Okay now, I know (somewhere deep, deep in my subconscious) that it's too early to make Christmas cards. I also know that it's too early to put up Christmas decorations - after all, I haven't even finished putting up fall decorations completely yet. But maybe it would be time to start thinking about Christmas decorations..? I've been F5-ing Ikea's website to find out if they're already selling those. I also went to one to check if they already had them but had just neglected to update their site. (I've also raided the local equivalent of Harrods a couple of times.) Because past experiences have shown that if you don't buy the decoration you like the moment you see it for the first time, there won't be any of it left later if you decide to sleep on it. So I need to get it asap! (Anyway, I'd just like to see the selection of different stores to make a decision on the colors.)
But enough rambling on the decor you can't affect yet - I'll get to that later. Instead, let's focus on what you can do next. Assuming you've already started to grind on projects you want to finish before the holidays and begun making a list of gift ideas, the next logical thing to do is starting to collect Christmas menu recipes. You can do that as early on as in October, and it's good to get it going so you'll have time to prepare for last minute changes.
So: where are you spending your Christmas this year? If at a friend's or a relative's place, you only need to ask what food they want you to bring, and make that. You can pass on all the trouble. Or you can offer to help them in everything from cooking to decor at their house, which I'd suppose is a far better idea (depending on the friend/relative of course. Some people genuinely don't like extra help in their homes).
But if you're spending Christmas at home, and maybe even have guests over, you have to do all this:
- Gather information of possible food allergies and diets, and take them into account when finding recipes.
- Count the heads and do the math - how much food do you need?
- Do you enjoy cooking and baking? If yes, then by all means, make everything you want, use all the time you like, gourmet-chef the crap out of the entire menu.

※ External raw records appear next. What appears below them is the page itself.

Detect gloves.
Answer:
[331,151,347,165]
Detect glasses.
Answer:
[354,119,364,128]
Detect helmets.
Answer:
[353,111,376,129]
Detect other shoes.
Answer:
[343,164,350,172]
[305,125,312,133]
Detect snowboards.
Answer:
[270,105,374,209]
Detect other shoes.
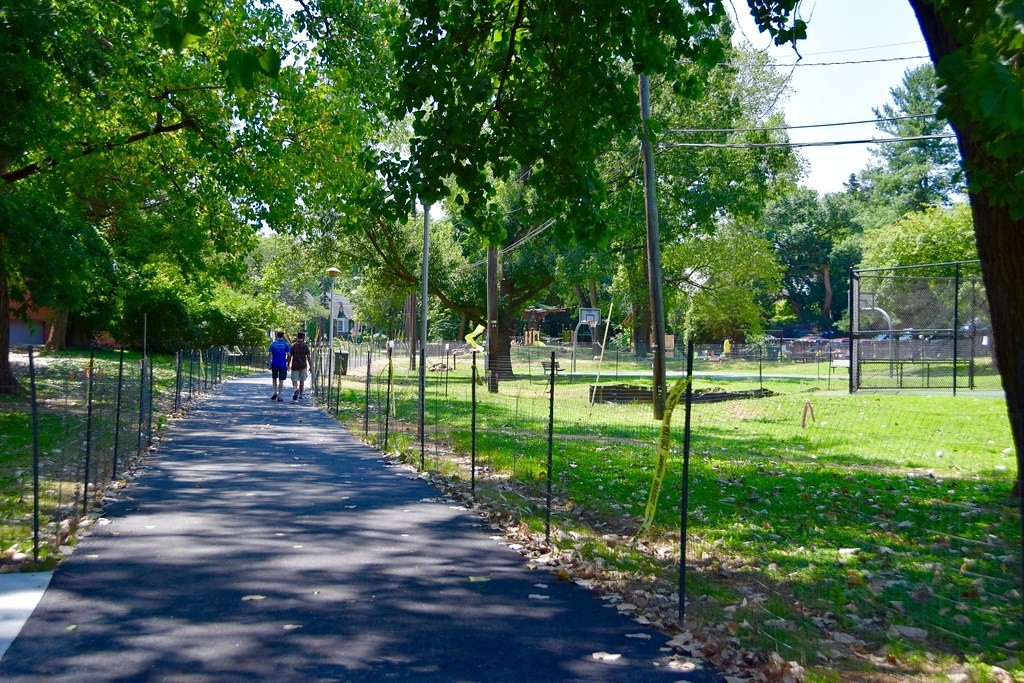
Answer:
[297,396,302,401]
[270,393,278,400]
[277,396,284,401]
[293,390,299,400]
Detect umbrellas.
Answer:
[796,336,878,344]
[745,334,778,342]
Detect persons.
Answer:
[290,333,314,400]
[724,337,732,353]
[809,344,814,352]
[268,331,291,401]
[386,338,394,357]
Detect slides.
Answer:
[464,324,486,352]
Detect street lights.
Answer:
[326,267,342,407]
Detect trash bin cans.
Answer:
[334,350,350,375]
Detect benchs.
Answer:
[542,361,566,374]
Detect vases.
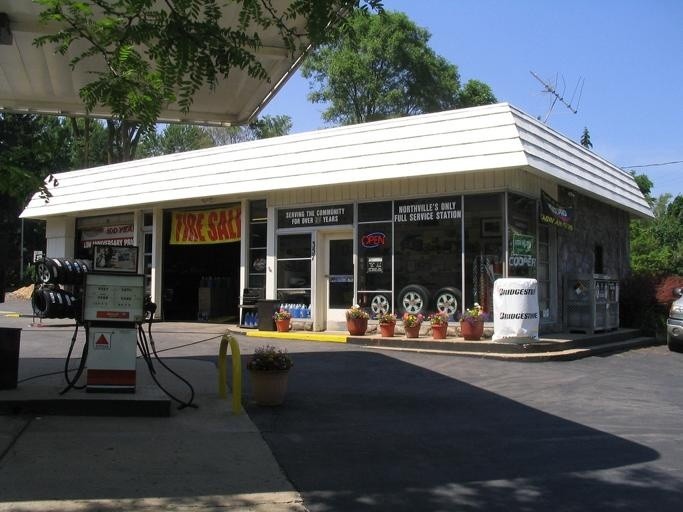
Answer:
[348,319,367,336]
[432,325,447,339]
[274,320,290,332]
[405,327,420,338]
[249,371,289,407]
[380,323,394,337]
[461,322,483,341]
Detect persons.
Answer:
[96,247,113,268]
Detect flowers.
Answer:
[428,312,449,326]
[457,303,490,327]
[402,313,425,327]
[346,307,368,320]
[246,345,293,370]
[272,308,291,319]
[378,313,398,325]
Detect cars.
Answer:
[665,287,682,352]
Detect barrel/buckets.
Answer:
[244,312,260,327]
[279,303,311,318]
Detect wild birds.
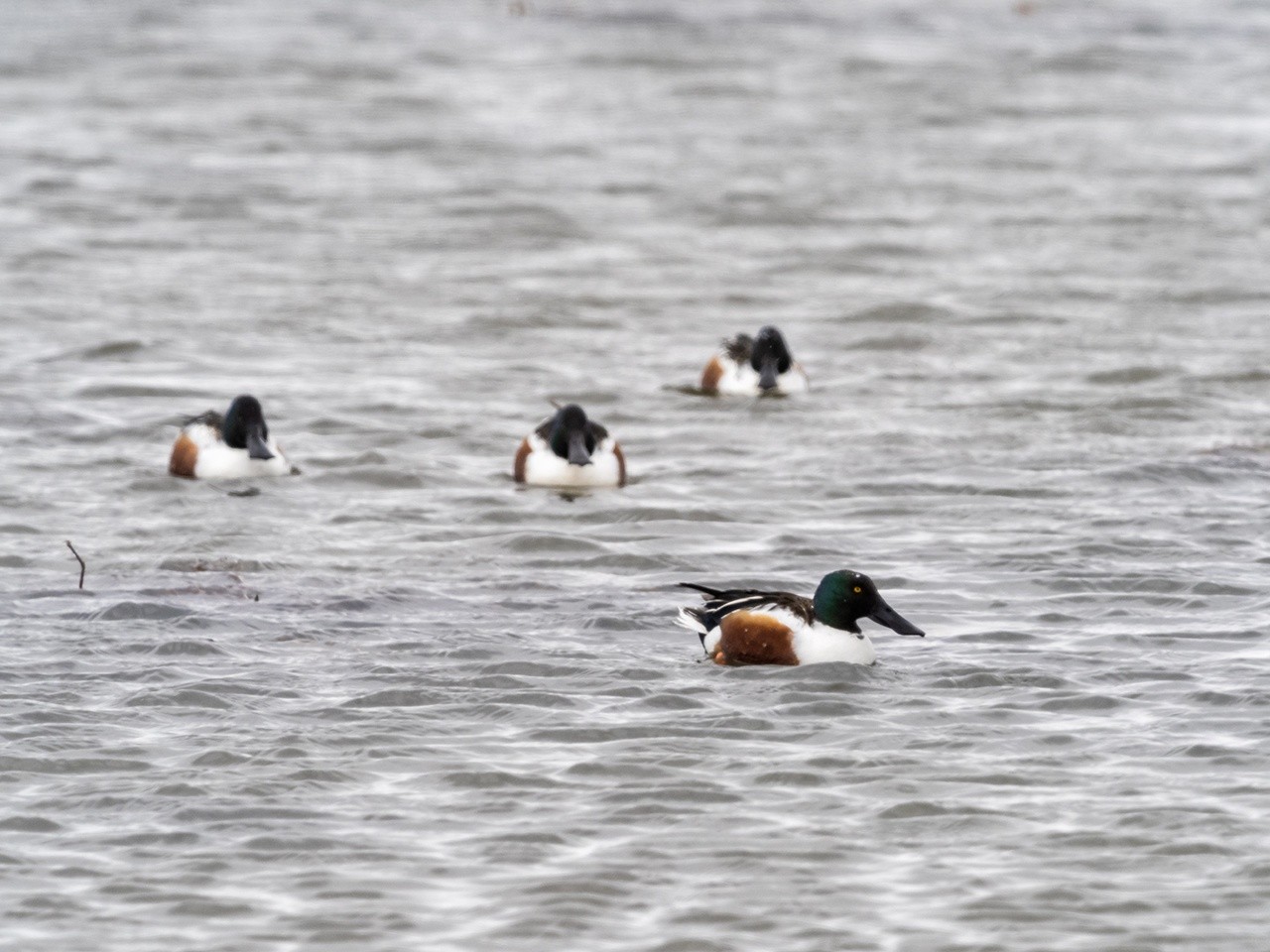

- Do you dislike cooking and baking? Then consider asking all guests to bring something to eat, or buy everything ready from the store. The latter option will decrease the Christmas spirit a little in my opinion, but it's better than being cranky and stressed at the party because you've had to strain yourself in the disliked cooking for the past days.
- Do not, ever, underestimate the effect Christmassy beverages have on the spirit. So make sure you make or buy or ask people to bring eggnog and mulled wine, both alcoholic and non-alcoholic versions (and if you ask me, the latter contributes more to the Christmas spirit).
Once you've decided what kinds or dishes and beverages you want to serve at the Christmas dinner, and calculated how much you need it, start browsing the web or your favourite cookbook for recipes. Print them, pin them, write them down. If you can, have a notebook for this purpose only - you can glue the printed recipes on the pages. Every time you find a new and interesting recipe, print it and glue it in the notebook, even if the amount of recipes starts to exceed the amount of food you can make. Then, when December rolls around, you can (put on Christmas carols and) open the notebook and decide which recipes to make.
All in one place, all planned before - a recipe for success!